Os fotógrafos normalmente se escondem por trás de suas imagens. São poucos os que transformam em tema os episódios da vida particular. O cearense José Albano, que recentemente completou 40 anos de carreira, é uma das exceções. Sua obra fotográfica confunde-se com sua vida, alimenta-se dela.
Essa relação começou um pouco tarde. Filho de fotógrafo amador, Zé Albano, como é chamado familiarmente, só foi fazer a primeira fotografia quando tinha 22 anos, a bordo de um Boeing 707 que o levava aos Estados Unidos, em 1966. Cursando Letras, ele havia ganhado uma bolsa para estudar inglês durante seis semanas. Seu irmão mais velho, Joaquim, foi quem insistiu para que ele levasse uma câmera na viagem.
Foi “paixão ao primeiro clique”, como define Zé Albano. Ele voltou 45 dias depois com 600 slides batidos e a certeza de que queria tornar-se fotógrafo. Comprou câmera nova, montou um laboratório p&b e passou a devorar livros e manuais de fotografia. Depois de formado, mudou-se para o Rio de Janeiro (RJ), onde conseguiu um emprego na revista Manchete, na área de banco de imagens. Ele editava o material enviado pelos fotógrafos e disponibilizava para venda.
A experiência foi interessante no começo. Zé Albano conheceu muitos profissionais, mas não estava satisfeito, pois fazia um trabalho de gabinete, não atuava com a câmera na mão. Inquieto, buscou informações no consulado norte-americano sobre bolsas de estudos nos Estados Unidos.
“Pesquisei as opções de mestrado em fotografia e me inscrevi. O coordenador do programa de bolsas me perguntou porque queria estudar fotografia se havia me formado em Letras. Então, inventei na hora que, já que não havia cursos de graduação em fotografia no Brasil, resolvi estudar Letras para aprender inglês e tentar estudar nos Estados Unidos. O argumento convenceu e eu consegui a bolsa”, conta.



Mestrado e contracultura
O mestrado na Universidade de Syracuse, com duração de dois anos, deu ao fotógrafo autodidata todo o conhecimento técnico e prático para o domínio de diversas áreas da fotografia. Zé Albano entrou em contato com uma grande estrutura didática e de equipamentos e teve a chance de se aprofundar na prática de estúdio e de laboratório.
O início da década de 1970 era o auge da contracultura e do movimento hippie, da liberação sexual trazida pelas pílulas anticoncepcionais e de uma juventude inquieta que contestava a guerra do Vietnã. O contato com esses acontecimentos causou em Zé Albano uma profunda mudança de pensamento.

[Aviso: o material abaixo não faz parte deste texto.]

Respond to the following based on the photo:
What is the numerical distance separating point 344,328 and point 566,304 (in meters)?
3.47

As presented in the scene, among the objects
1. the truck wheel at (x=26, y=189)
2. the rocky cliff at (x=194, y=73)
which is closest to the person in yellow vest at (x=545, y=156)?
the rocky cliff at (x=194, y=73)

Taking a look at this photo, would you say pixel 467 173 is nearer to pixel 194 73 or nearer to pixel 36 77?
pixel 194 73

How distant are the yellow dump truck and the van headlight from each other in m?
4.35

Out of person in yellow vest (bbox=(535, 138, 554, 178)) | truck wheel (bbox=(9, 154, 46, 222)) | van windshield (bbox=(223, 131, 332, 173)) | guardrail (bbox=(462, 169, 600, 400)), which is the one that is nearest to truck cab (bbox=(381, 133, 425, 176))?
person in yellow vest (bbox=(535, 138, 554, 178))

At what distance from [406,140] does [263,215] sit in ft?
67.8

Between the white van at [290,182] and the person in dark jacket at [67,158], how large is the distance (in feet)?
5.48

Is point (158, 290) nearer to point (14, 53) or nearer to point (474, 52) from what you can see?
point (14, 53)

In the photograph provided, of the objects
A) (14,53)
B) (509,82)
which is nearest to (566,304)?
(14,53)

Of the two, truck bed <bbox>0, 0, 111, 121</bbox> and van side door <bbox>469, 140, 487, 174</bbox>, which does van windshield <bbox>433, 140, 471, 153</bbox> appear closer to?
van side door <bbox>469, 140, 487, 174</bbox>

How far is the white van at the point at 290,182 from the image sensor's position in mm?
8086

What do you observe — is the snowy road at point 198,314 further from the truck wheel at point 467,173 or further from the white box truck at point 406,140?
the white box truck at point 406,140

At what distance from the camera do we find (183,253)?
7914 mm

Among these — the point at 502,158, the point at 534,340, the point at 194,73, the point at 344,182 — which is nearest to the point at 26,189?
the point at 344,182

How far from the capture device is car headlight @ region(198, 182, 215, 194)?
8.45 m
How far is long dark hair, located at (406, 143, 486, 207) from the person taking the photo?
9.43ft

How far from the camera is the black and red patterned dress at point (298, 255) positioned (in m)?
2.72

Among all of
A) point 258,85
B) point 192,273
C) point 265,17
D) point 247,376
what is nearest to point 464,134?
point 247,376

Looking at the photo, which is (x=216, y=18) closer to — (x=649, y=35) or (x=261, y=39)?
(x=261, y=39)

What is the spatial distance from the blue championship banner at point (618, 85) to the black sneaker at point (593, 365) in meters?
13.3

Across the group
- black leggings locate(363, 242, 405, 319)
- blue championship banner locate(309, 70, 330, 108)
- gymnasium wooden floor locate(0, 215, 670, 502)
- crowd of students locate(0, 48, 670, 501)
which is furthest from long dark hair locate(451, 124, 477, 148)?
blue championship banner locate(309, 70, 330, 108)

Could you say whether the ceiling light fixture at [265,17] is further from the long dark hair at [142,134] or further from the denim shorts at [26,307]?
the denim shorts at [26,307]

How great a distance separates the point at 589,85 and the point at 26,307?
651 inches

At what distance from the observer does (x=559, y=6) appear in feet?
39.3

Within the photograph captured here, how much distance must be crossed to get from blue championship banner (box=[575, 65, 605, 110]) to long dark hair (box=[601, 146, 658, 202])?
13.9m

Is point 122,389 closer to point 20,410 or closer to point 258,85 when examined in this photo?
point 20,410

“Eu mudei e muito, não só a minha concepção de vida mas também minhas pretensões profissionais. Fui fazer mestrado pensando que, na volta, iria me radicar em São Paulo e ser uma estrela da fotografia nacional ou coisa parecida… Mas voltei para o Ceará, sem pretensão de fama ou fortuna, onde pude exercer minha profissão, priorizando sempre a qualidade de vida”, recorda.
Antes de voltar a Fortaleza (CE), Zé Albano se aventurou em uma viagem de um ano pela Europa. Ele resolveu realizar o sonho de muitos fotógrafos na época, fazer um “grand Tri-X tour”, como eram chamadas as longas viagens para fazer fotos com o filme p&b Tri-X, da Kodak, comprado em rolo e rebobinado. Dos 200 dólares que dispunha, gastou a metade com a passagem aérea de Nova York à Amsterdã, na Holanda.
Mesmo assim, conseguiu viajar por um ano e visitou 12 países. Como fez tanto com tão pouco? Os deslocamentos eram de carona. Com uma mochila e um saco de dormir, repousou nos mais diversos lugares: bancos de praças, estações, debaixo de pontes, em campos, parques e até sobre túmulos.
A refeição era feita à base de pão com manteiga, frutas recolhidas em fim de feira, enlatados, além de sopas, macarrão, batatas, ovos e chá preparados em um pequeno fogareiro a álcool. Como havia levado pouquíssimo dinheiro, Zé Albano chegou a trabalhar por quarenta dias para uma família francesa durante a colheita de uvas.
A aventura rendeu cerca de seis mil fotos com o Tri-X, feitas com uma Nikkormat equipada com as objetivas fixas de 28 mm e 135 mm, além de dois mil slides coloridos feitos com uma Olympus Pen, câmera de meio quadro.